- MacAsh Home Loans
When shopping for a mortgage, you'll likely encounter two types of loans: traditional fixed vs. adjustable-rate mortgages (ARMs). Both have their upsides and risks, so it's vital to understand the difference before deciding.
Here's what you need to know:
With this loan, your interest rate doesn't change during the life of the mortgage. As a result, your monthly payments won't change. Therefore, it will be easier to budget for your monthly mortgage payment.
The major upside of a fixed-rate mortgage is the stability it offers. You'll always know your mortgage payment, which can help you plan for the future. In addition, as inflation increases, the relative cost of each payment gets cheaper over time.
Furthermore, if mortgage interest rates rise in the future, you'll be protected against increases since your rate is locked in. On the other hand, the main risk of a fixed-rate mortgage is that you may pay higher interest rates over the loan's lifespan even if interest rates fall.
Additionally, fixed-rate mortgages typically have higher interest rates than ARMs, so you'll need to carefully weigh the total lifetime cost-benefit analysis before deciding between fixed vs. adjustable rates.
An adjustable-rate mortgage (ARM) has an interest rate that can change over time. The initial interest rate is generally lower than a fixed-rate mortgage secured on the same date. However, it can increase (or decrease) periodically, typically once every year, usually reflecting overall debt-market conditions.
The main advantage of an ARM is that you'll usually start with a lower interest rate than you would with a fixed-rate mortgage. That can save you money in the short term and make your initial monthly payments more affordable.
However, since your interest rate can change with an ARM, it's difficult to predict your monthly payments down the road. That can make budgeting for your mortgage payment tricky over the loan's lifetime.
Another thing to consider is that if interest rates rise in the future, you'll be facing higher monthly payments since your interest rate will adjust accordingly. However, your loan will likely list an upper limit for interest rate increases.
This limit is known as the "cap," which can help protect you from large increases but doesn't protect you from small ones.
Which Loan Is Right for You?
The type of loan you choose should ultimately come down to your financial goals and personal preferences.
If you'd like the stability of knowing what your mortgage payment will be each month for the loan term, a fixed-rate mortgage may be the right choice for you. On the other hand, if you need a lower interest rate now and are comfortable with some uncertainty, an ARM may be the better option.

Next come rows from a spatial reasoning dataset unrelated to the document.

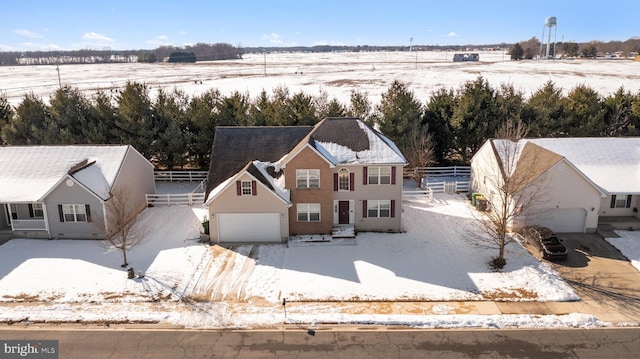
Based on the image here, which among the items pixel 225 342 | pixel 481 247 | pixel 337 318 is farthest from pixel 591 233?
pixel 225 342

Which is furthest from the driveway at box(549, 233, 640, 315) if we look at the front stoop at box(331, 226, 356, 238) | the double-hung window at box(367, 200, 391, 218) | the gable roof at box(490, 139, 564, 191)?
the front stoop at box(331, 226, 356, 238)

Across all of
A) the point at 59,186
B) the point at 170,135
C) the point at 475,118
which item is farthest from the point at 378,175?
the point at 170,135

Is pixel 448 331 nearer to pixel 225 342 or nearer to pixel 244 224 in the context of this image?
pixel 225 342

Whatever you decide, fixed or adjustable rate, compare offers from multiple lenders before choosing a loan. And remember, it's always advisable to speak with a financial advisor to get expert advice on the kind of loan that will be suitable for you.
Speak to a Mortgage Lender
If you're interested in learning more about fixed vs. adjustable rate mortgages, we can help.
MacAsh is a direct mortgage lender offering fixed-rate mortgages, adjustable-rate mortgages, jumbo loans, and alternate financing. We'll work with you one-on-one to find the right loan for your unique needs. Contact us today to get started or request rates.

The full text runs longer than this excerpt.